▶ _Excerpted passage_:
** BEGIN **
# Mapping Resources > Tutorials/How-To >  [Award Winner] Simple Mountains in Gimp

## RobA

This is in response to a request to show I made the demo mountains in post 7 of this thread.

The embarrassing thing is that I was just winging it, not paying attention (I tend to play/undo, tweak mercilessly until I get the look I like).  So following is a summary of the MAIN steps I used. 

I'm trying a different format this time, so I have 5 steps per image.  I'd suggest opening them in a new window/tab as you follow along with the text.


1) Starting with a piece of Nerdling's map (which has nice colours already - which is why I'm not going to show anything about colours except snowcap).
2) Make a selection using the lasso tool around the area(s) you want the mountains.  On the Channels tab, click New Channel.  Select the "Initialize from selection" check.  This will give us the ability to bring up the selection again by coming back to the channels tab, selecting the "Selection" channel and clicking the "Selection from Channel" button (next to the garbage can icon)
3) Create a new black filled layer named "Blur".  Since we still have the selection, fill it with white.  Select>None then Gaussian blur 100 px or so (it depends on the size of the map...)
** END **
▶ _What this exercise asks_:
(A) In the Gimp mountains tutorial, what name does the new black filled layer get?
(B) Transcribe the Gimp mountains tutorial starting at "I'm trying a" and ending at "of the map...)".
The data after this point comes from a different source.

▶ _Provided data_:
** BEGIN **
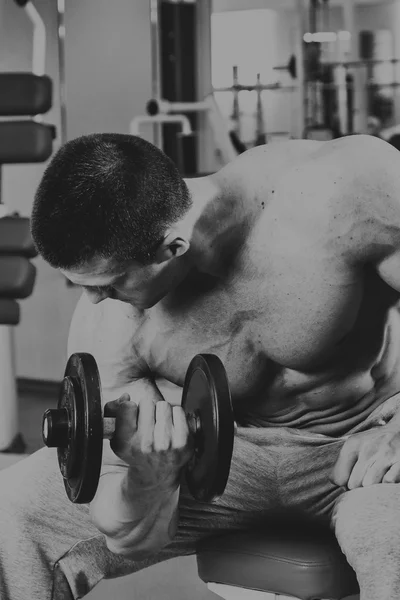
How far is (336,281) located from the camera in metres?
** END **
▶ _Answers given_:
(A) "Blur"

(B)
I'm trying a different format this time, so I have 5 steps per image.  I'd suggest opening them in a new window/tab as you follow along with the text.


1) Starting with a piece of Nerdling's map (which has nice colours already - which is why I'm not going to show anything about colours except snowcap).
2) Make a selection using the lasso tool around the area(s) you want the mountains.  On the Channels tab, click New Channel.  Select the "Initialize from selection" check.  This will give us the ability to bring up the selection again by coming back to the channels tab, selecting the "Selection" channel and clicking the "Selection from Channel" button (next to the garbage can icon)
3) Create a new black filled layer named "Blur".  Since we still have the selection, fill it with white.  Select>None then Gaussian blur 100 px or so (it depends on the size of the map...)